Wednesday, September 23, 2009

Yom Kippur, Passover and the Lord's Supper

The sermon at our church this past Sunday was about the marriage feast of the Lamb in the book of Revelation, chapter 19, which seems to occur immediately before Armageddon. Since the chronology of Revelation is rather hard to sort out, it may not actually be in that order in my opinion, and in the sermon the pastor discussed the various concepts of the second advent of Christ and whether it happens pre-tribulation, mid-tribulation or post-tribulation. I agree with him that the pre-trib point of view requires a very strained reading of Scripture and is rather in conflict with the rest of the teaching in the Bible about suffering. I tend to think that the church may have to endure the entire tribulation, not escaping even mid-tribulation, but the truth is that no one really knows. The excessive confidence of the pronouncements by Tim LaHaye, Hal Lindsey, and others are out of line in my opinion. We just don't know how all of that will unfold.



Anyway, after that discussion came the wedding feast of the Lamb and one of the points was that the Lord's supper anticipates that wedding feast. I commented here recently about how often the Bible compares Christianity to marriage, and this is another of those and this time the comparison has to do with when He is fully united with the Church, which is His betrothed until He returns. As we take the Lord's supper, we both look backward to the cross and forward to the marriage feast.



Since Yom Kippur, the Day of Atonement, happens in September the same week as this sermon, I was reminded of how that holiday relates to Passover, one looking back and the other more forward looking. The Passover lamb died to provide the blood for the doorpost in Egypt, protecting Israel from the death angel, causing him to pass over their homes. It is celebrated with a roasted lamb, bread, and wine as well as bitterherbs and salt water and looks back to that event in Egypt. Jesus became the Lamb who took away the need for more sacrificial lambs and took away our tears and bitterness, so the Lord's supper is celebrated with only the bread and wine. No other lamb will ever be needed. We look backward to His act of sacrifice in that way at the Lord's supper, and the absence of the lamb, bitter herbs, and salt water give testimony to what He did and it, as Paul said, 'proclaims the Lord's death until he comes' (I Cor 11:26).

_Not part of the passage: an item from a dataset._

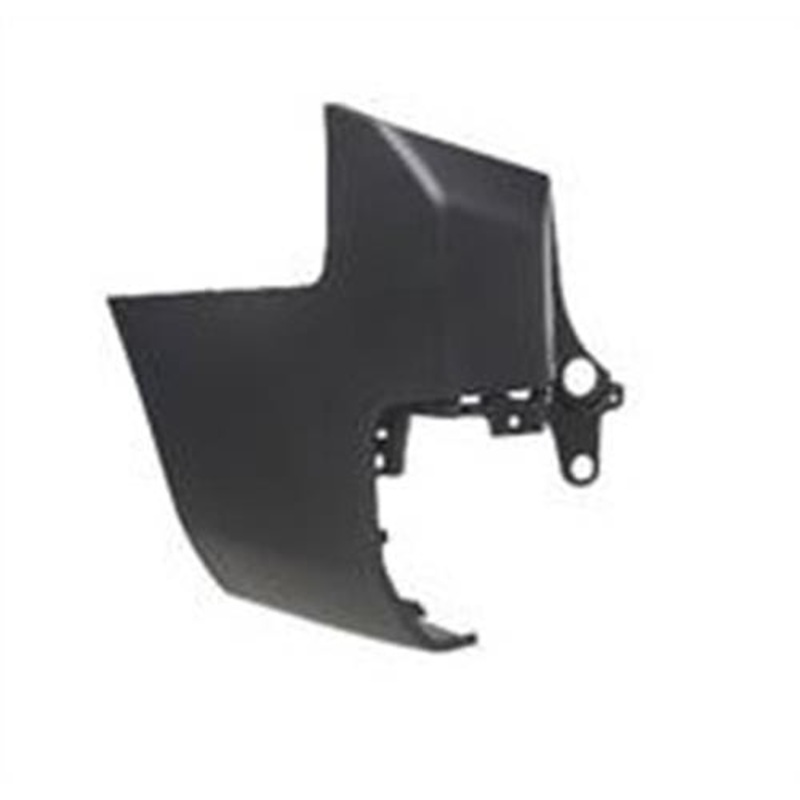 Citroen Berlingo Van 2018-2024 Rear Bumper Corner Tailgate Type (Long Wheel Base) Textured Passenger Side L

And when He comes, we will do what Christ promised when He first celebrated the Lord's supper with the Disciples, saying about the bread and wine, ' I will not drink of the fruit of the vine again until that day when I drink it new in the kingdom of God' (Mark 14:25 but also Luke 22:18 and Matt 26:29). This could well be at the marriage feast of Revelation 19. I think of Yom Kippur as a fresh start, with the sins being carried off by the 'scape goat' and a chance to begin anew, and in that way the forward looking part of the Lord's supper, coming as it did in a sermon at the time of Yom Kippur, reminded me of that. Yom Kippur also comes at the start of the Jewish new year, which is a forward-looking time. Most often I only think about the backward looking part of the Lord's supper and omit the forward looking part. I appreciated, and needed the reminder about, the forward looking part.